After this first decision in which a violation of Article 3 ECHR prohibited a deportation, an inadmissibility decision followed in the case T.I. v. the United Kingdom in 2000. The applicant was a Sri Lankan national to be removed from the UK to Germany. The Court held that the removal order from the UK without consideration of the asylum claim in substance did not give rise to an admissible claim under Article 3 ECHR because the applicant would be able to again claim asylum in Germany and did not risk immediate removal to Sri Lanka.

In Saadi v. Italy (2008), the ECtHR, sitting as Grand Chamber, held that the expulsion of Mr. Saadi, a Tunisian national, would violate Article 3 ECHR because of the risk of torture in Tunisia. Mr. Saadi had been prosecuted and jailed in Italy. The Italian government had sought assurances from Tunisia that he would not face torture or inhuman or degrading treatment. Such assurance was not given and the Court stressed that even if given, this would not have been sufficient alone because Italy had to assess the risk of a violation of Article 3 ECHR based on all available facts.

Returning to – when?

When I read the call for “more room” to decide nationally about the expulsion of criminal foreign nationals, I wonder if the authors mean that they disagree with the ruling in the Saadi case, and I would like to hear why and how they think the case should have been decided. When I hear a colleague suggest we should return to an earlier state of interpretation of Article 3 in the area of migration, I wonder to which state and why? The Court did not “invent” the protection against deporting someone to conditions of torture or inhuman or degrading treatment with Soering, nor did it invent it with Chahal or with Saadi. The Court interpreted the Convention. One can disagree with the interpretation but that would require some doctrinal legal arguments. Criticism of the Court’s jurisprudence should have some basis in the Convention’s text and rules of interpretation.

Judicial decisions are not taken in a political vacuum, but they also cannot be reduced to political choices. If political leaders try to reduce them to such, there should be collective resistance of all who believe in the worth of an independent judiciary.

And yes, there can be reasonable disagreement about legal interpretations. But we can only have a viable discussion based on concrete cases and interpretative alternatives, not based on abstract calls for a “more restrictive approach”. Do those calls refer to protection against deportation in cases of severe illness? Do they disagree with the ruling in case D. v. the UK (1997)? Did they notice the restrictive decisions in the cases B.B. v. France (1998) and N. v. the UK (2008)? Does the disagreement begin with later decisions in Paposhvili or Savran, and if so why?

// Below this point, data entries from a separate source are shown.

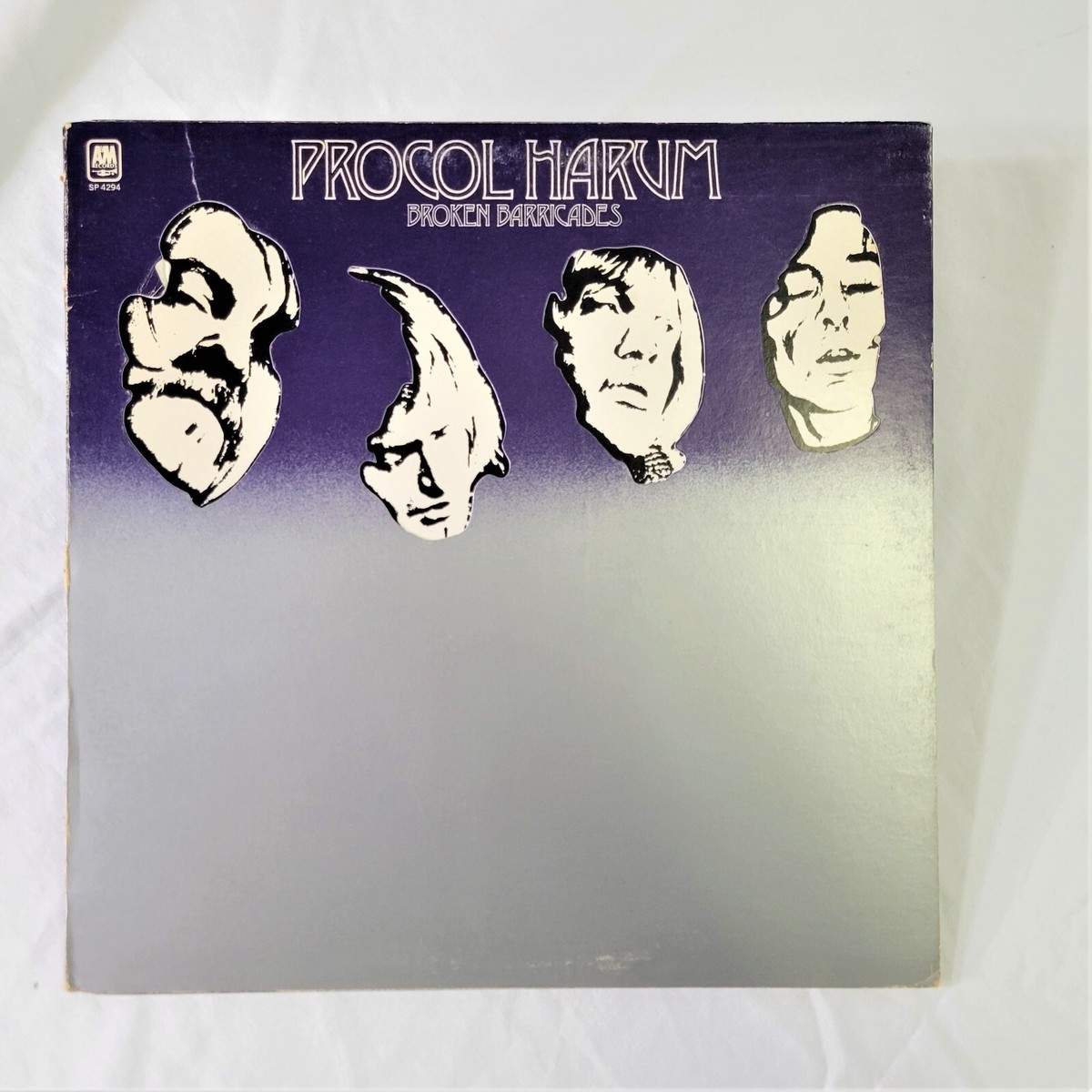 PROCOL HARUM / BROKEN BARRICADES レコード s-l1200.jpg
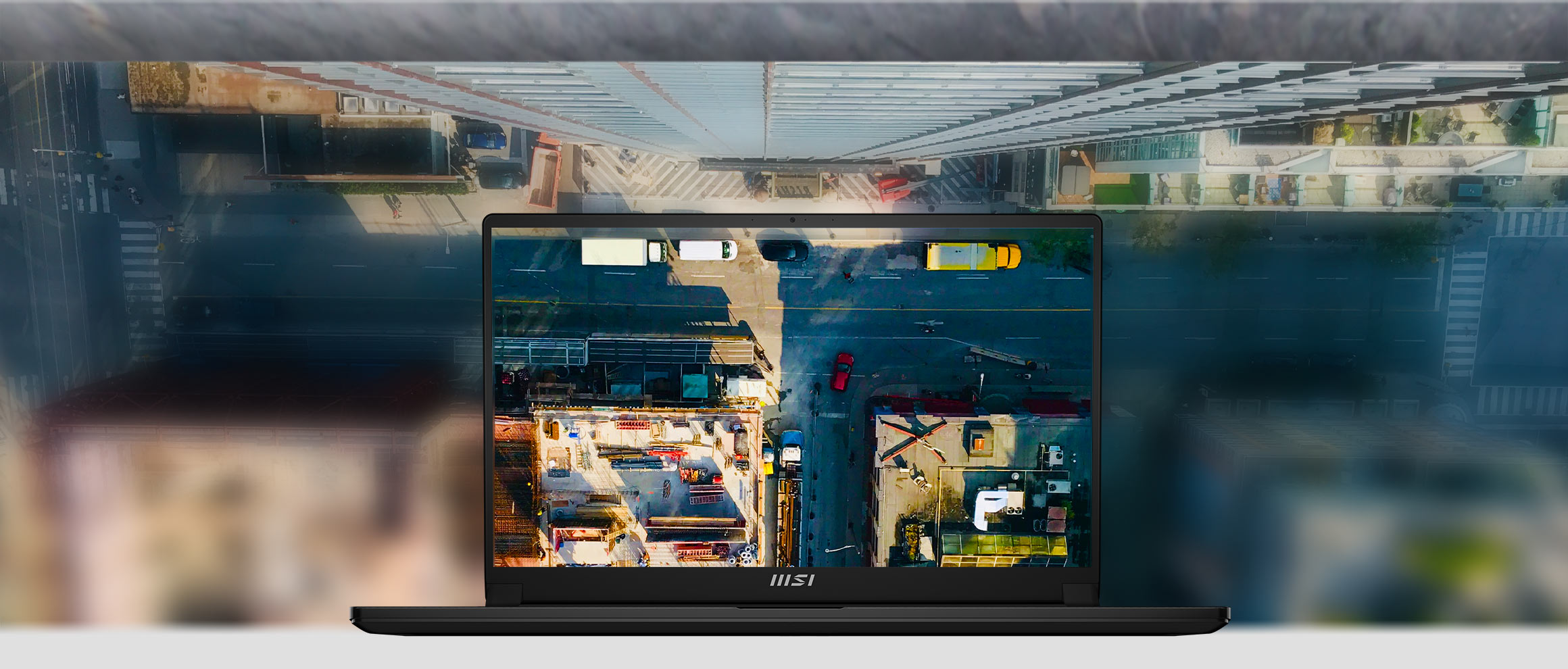 Pantalla MSI Stealth 17M A12U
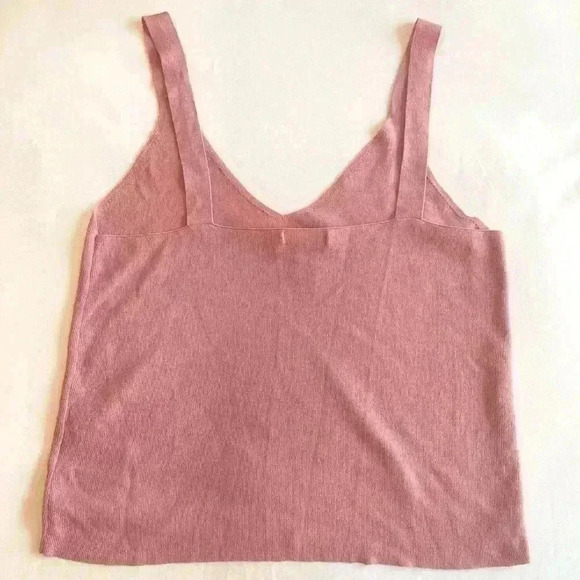 H&M Textured Top - Picture 2 of 2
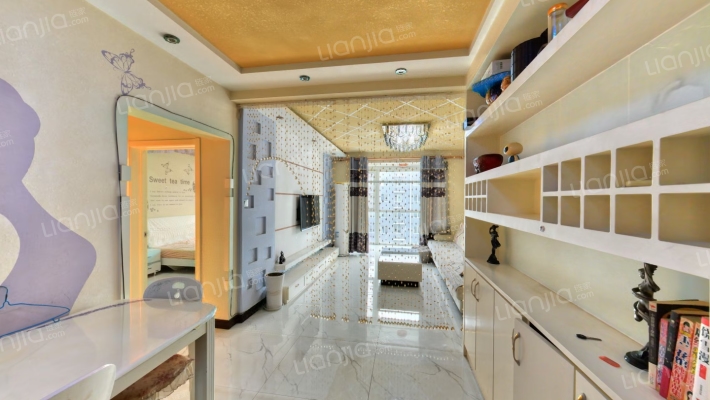 老城区的精品楼盘，位置好，配套设施齐全，西丁，双塔-客厅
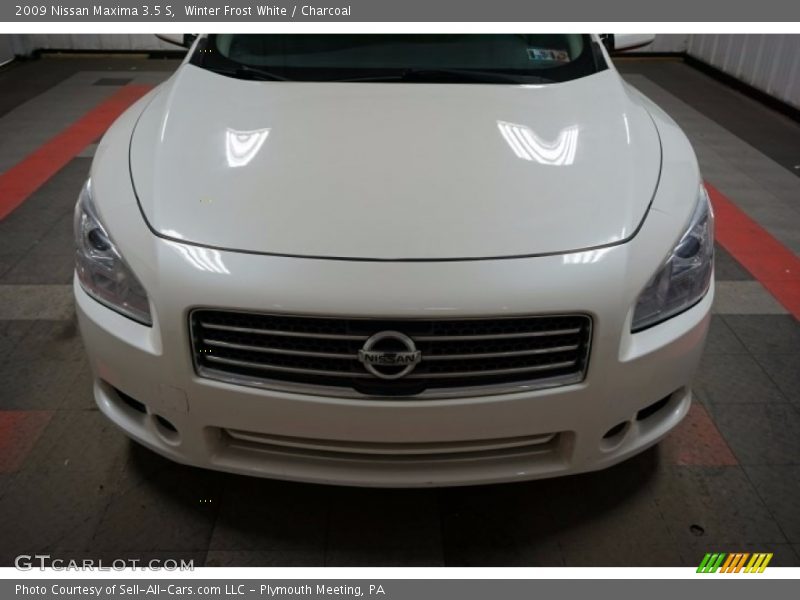 Winter Frost White / Charcoal 2009 Nissan Maxima 3.5 S
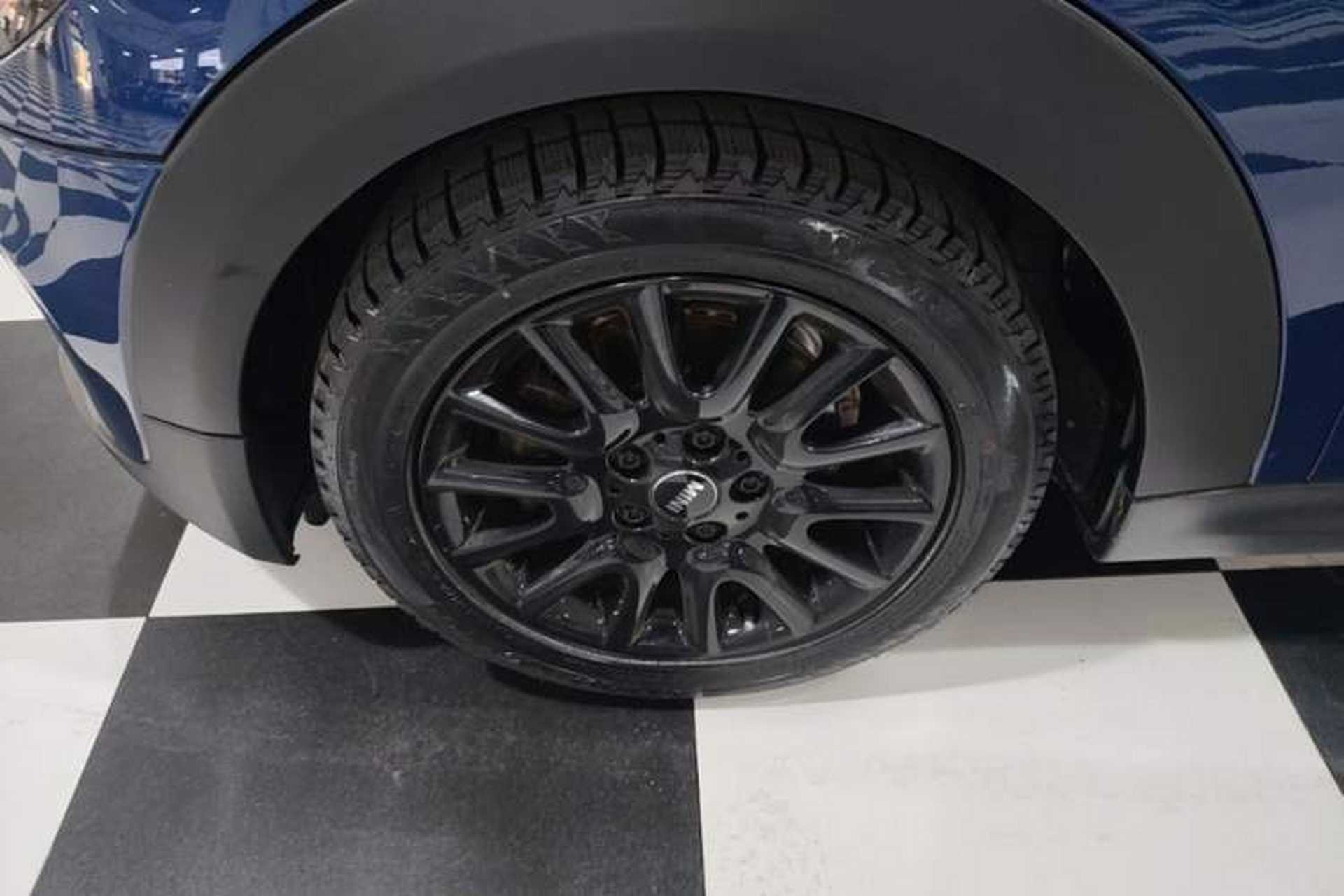 Used MINI 2014 1.5T COOPER Fun Left Front Wheel Hub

Silent threats to the Convention’s health

Besides the open threats to the Convention, there is also the more silent disregard of the Convention’s requirements and the Court’s rulings. The ECtHR continuously holds states such as Hungary and Greece accountable for the violations of migrants’ rights, in particular due to arbitrary detention and due to inhuman and degrading treatment in camps. The numerous decisions per year do not make headlines, they do not advance new interpretations but simply apply, again and again, the Convention’s standards against state actions that violate them. I have written before about the problem of this disregard for the ECHR requirements. The Court cannot resolve this problem, it requires a broad coalition of legal and political institutions as well as civil society that uphold pressure for the Convention to be respected. This broad coalition is the Convention’s immune system.

The 75th anniversary is a helpful occasion to recall these urgent contributions we can all make to protect the European Convention on Human Rights: reaffirm the universality of its guarantees, rebut attacks on judicial independence and call for respect of the Convention, pressing states to address structural violations.